**EXERCISE GOAL:**
Can you retype only the lines from the one with "How far from the observation" through the final line of the material, exactly as given?

**DATA LISTING:**
* start *
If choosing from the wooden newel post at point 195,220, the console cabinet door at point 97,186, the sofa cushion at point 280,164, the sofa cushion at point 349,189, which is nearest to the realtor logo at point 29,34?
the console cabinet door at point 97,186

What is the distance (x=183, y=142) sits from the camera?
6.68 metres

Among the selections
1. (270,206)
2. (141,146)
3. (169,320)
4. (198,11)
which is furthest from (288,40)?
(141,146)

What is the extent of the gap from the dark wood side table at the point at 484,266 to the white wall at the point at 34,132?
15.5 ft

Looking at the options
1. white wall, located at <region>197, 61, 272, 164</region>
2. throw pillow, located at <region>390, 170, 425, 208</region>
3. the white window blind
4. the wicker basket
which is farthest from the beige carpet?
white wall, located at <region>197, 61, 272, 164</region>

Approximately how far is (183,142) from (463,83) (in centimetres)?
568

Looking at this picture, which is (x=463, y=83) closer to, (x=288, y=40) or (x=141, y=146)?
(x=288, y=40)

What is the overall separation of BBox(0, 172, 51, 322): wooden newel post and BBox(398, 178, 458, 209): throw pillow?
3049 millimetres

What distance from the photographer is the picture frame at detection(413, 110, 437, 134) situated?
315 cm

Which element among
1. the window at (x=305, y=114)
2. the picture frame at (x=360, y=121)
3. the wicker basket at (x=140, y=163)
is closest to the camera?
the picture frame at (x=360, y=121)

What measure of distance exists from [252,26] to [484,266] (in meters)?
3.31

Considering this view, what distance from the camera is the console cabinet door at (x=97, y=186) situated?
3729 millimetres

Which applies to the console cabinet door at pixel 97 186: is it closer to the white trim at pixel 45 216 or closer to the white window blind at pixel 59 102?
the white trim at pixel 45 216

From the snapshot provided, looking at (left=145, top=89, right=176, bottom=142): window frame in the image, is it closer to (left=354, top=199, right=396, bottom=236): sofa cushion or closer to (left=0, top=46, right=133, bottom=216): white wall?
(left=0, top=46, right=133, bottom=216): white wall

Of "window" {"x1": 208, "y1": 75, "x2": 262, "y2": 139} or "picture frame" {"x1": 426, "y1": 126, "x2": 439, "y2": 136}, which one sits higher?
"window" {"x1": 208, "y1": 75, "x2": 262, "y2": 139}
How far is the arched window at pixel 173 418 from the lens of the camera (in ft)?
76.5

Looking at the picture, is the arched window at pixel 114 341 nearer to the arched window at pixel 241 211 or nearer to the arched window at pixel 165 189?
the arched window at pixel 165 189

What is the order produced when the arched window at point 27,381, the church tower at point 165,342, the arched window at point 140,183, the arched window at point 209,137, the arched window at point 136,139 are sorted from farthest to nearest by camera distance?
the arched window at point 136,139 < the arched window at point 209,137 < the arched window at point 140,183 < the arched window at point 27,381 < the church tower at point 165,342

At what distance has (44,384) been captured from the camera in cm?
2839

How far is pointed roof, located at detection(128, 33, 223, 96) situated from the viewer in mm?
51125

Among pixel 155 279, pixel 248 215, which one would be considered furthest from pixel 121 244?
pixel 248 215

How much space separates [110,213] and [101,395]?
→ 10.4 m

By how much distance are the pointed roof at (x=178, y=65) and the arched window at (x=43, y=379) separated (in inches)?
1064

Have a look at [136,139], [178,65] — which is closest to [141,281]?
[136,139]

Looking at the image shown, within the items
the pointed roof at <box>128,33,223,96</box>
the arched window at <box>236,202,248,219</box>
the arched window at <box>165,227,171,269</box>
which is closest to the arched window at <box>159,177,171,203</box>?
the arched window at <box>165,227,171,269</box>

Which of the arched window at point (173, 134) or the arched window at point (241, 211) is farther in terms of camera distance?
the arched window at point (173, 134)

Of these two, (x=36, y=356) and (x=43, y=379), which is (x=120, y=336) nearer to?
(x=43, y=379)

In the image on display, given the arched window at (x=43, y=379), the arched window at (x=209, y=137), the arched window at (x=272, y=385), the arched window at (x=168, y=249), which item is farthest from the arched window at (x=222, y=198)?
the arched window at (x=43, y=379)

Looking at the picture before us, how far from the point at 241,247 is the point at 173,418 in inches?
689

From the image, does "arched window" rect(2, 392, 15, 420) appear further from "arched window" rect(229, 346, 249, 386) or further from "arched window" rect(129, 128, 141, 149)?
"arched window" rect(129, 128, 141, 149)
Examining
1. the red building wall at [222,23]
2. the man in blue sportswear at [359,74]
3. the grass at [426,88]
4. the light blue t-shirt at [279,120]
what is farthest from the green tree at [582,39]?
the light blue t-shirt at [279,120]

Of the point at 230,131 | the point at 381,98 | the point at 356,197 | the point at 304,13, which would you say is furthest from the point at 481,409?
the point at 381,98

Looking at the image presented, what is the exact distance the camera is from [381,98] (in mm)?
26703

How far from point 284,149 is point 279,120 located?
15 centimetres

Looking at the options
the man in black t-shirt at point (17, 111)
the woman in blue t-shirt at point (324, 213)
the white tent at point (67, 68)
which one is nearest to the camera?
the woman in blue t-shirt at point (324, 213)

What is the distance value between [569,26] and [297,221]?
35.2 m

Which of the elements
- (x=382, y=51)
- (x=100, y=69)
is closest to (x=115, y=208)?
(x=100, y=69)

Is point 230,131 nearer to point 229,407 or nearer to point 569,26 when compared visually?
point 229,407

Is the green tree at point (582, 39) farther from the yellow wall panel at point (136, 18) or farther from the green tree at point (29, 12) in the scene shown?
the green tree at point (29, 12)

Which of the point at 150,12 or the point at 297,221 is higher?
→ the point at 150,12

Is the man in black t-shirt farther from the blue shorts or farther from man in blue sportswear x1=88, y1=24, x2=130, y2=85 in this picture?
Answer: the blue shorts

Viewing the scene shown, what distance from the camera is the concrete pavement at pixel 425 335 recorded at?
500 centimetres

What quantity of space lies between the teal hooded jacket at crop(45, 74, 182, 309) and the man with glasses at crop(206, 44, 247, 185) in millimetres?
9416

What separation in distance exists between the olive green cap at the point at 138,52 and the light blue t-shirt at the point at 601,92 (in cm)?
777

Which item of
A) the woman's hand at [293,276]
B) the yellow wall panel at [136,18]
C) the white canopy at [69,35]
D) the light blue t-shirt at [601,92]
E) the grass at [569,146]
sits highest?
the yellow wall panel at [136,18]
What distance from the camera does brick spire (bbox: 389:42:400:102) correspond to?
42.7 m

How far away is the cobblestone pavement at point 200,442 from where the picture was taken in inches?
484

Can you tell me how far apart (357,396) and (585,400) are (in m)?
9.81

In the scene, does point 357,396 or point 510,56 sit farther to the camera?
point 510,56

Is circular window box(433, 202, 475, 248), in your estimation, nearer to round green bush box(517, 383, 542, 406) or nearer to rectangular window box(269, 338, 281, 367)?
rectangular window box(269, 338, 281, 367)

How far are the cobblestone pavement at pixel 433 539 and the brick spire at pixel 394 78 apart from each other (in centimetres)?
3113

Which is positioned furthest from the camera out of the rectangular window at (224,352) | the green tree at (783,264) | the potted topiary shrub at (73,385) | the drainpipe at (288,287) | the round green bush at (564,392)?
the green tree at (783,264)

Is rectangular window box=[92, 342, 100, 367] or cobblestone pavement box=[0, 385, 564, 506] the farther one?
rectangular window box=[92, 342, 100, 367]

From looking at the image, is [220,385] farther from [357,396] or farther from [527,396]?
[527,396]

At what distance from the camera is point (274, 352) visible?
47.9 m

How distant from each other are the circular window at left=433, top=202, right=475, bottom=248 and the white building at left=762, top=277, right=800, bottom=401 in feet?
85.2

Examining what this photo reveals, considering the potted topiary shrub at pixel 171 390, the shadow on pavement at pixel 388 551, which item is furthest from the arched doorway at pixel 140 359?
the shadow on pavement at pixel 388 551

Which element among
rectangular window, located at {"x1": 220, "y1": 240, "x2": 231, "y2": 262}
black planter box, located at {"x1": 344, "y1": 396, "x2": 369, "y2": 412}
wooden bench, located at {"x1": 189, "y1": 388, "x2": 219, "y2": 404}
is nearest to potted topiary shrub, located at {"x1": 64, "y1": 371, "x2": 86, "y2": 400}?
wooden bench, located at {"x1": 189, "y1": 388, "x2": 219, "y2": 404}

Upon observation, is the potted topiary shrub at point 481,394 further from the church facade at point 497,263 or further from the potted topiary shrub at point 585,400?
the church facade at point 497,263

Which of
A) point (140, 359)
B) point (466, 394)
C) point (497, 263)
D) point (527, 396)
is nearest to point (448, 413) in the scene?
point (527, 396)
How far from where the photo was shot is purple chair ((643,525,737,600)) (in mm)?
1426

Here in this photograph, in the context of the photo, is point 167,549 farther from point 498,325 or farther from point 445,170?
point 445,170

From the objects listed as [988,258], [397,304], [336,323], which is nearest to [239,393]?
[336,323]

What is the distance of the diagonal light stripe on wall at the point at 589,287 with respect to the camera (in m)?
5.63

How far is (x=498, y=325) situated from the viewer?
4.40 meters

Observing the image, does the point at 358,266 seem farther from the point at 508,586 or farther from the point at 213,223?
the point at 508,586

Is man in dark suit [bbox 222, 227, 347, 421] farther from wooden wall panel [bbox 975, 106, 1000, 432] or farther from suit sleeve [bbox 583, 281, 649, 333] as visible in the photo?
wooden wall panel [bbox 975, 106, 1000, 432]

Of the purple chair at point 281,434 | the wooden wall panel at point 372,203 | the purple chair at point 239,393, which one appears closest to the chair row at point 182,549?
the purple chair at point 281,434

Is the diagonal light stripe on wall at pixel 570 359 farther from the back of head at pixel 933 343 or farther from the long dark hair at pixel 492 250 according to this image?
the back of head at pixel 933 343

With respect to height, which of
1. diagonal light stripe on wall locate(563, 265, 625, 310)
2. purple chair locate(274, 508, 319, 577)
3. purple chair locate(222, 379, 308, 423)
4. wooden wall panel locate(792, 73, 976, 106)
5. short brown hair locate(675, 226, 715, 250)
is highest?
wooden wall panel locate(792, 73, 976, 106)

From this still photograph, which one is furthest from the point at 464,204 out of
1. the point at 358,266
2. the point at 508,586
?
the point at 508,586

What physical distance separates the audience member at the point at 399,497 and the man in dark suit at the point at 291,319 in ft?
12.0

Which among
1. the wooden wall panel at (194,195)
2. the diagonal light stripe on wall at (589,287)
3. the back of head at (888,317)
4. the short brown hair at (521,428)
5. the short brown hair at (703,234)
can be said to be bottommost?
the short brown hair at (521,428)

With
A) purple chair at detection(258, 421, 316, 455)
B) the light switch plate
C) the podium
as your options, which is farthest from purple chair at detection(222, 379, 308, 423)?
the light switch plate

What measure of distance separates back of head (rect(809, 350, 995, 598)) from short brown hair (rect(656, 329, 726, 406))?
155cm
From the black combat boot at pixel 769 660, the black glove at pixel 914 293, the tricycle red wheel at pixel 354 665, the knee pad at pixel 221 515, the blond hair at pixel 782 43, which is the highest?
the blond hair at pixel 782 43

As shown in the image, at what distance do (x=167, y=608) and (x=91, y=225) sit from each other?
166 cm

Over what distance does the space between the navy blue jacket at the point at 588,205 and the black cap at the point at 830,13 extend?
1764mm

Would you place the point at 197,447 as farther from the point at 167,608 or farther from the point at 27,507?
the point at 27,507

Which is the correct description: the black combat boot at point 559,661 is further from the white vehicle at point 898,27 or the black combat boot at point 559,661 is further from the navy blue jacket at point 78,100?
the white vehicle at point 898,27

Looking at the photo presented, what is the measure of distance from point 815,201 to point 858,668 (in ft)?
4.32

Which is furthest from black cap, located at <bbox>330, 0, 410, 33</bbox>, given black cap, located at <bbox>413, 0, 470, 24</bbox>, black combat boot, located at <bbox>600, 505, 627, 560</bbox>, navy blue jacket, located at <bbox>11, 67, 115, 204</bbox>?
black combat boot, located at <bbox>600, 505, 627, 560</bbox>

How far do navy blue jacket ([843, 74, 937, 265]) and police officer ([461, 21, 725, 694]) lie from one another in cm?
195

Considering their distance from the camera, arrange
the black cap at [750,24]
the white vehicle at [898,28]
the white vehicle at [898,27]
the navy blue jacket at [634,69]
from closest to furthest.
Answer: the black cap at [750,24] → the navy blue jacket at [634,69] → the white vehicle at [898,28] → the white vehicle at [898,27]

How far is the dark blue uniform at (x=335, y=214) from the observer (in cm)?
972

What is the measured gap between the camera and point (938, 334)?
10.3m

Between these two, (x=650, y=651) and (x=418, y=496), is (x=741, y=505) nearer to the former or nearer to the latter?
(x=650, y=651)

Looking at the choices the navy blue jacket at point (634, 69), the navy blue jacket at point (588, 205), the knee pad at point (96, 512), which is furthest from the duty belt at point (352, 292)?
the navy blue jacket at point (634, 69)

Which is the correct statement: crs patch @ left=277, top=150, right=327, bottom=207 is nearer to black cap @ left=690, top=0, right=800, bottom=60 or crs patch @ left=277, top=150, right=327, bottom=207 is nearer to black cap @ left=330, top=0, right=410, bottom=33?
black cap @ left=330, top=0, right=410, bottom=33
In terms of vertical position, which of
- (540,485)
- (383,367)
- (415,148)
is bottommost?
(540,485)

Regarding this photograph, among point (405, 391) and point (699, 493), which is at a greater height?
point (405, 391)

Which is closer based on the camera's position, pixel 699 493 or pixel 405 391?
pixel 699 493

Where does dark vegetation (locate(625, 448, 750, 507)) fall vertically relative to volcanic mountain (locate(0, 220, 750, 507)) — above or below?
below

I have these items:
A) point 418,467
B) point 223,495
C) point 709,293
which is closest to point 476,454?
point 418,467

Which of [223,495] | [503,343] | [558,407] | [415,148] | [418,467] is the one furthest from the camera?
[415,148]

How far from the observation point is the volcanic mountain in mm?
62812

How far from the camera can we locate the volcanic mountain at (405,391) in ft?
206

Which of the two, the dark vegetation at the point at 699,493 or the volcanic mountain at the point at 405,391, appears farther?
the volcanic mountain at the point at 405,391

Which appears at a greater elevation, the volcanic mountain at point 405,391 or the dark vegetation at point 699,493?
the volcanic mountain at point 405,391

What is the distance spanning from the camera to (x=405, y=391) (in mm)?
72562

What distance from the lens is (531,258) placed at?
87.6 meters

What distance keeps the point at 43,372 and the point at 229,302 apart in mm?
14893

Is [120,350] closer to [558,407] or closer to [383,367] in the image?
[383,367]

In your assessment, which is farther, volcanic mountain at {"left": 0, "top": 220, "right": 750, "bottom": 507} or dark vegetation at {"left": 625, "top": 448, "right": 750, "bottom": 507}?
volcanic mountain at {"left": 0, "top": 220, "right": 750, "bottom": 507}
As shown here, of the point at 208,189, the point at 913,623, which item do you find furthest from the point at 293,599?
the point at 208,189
* end *
**SOLUTION BELOW:**
How far from the observation point is the volcanic mountain in mm?
62812

How far from the camera can we locate the volcanic mountain at (405,391) in ft?
206

Which of the two, the dark vegetation at the point at 699,493 or the volcanic mountain at the point at 405,391, appears farther?
the volcanic mountain at the point at 405,391

Which appears at a greater elevation, the volcanic mountain at point 405,391 or the dark vegetation at point 699,493?
the volcanic mountain at point 405,391

What is the distance spanning from the camera to (x=405, y=391) (in mm)?
72562

What distance from the lens is (531,258) placed at?
87.6 meters

What distance keeps the point at 43,372 and the point at 229,302 apart in mm?
14893

Is [120,350] closer to [558,407] or closer to [383,367] in the image?
[383,367]

In your assessment, which is farther, volcanic mountain at {"left": 0, "top": 220, "right": 750, "bottom": 507} or dark vegetation at {"left": 625, "top": 448, "right": 750, "bottom": 507}?
volcanic mountain at {"left": 0, "top": 220, "right": 750, "bottom": 507}
As shown here, of the point at 208,189, the point at 913,623, which item do you find furthest from the point at 293,599?
the point at 208,189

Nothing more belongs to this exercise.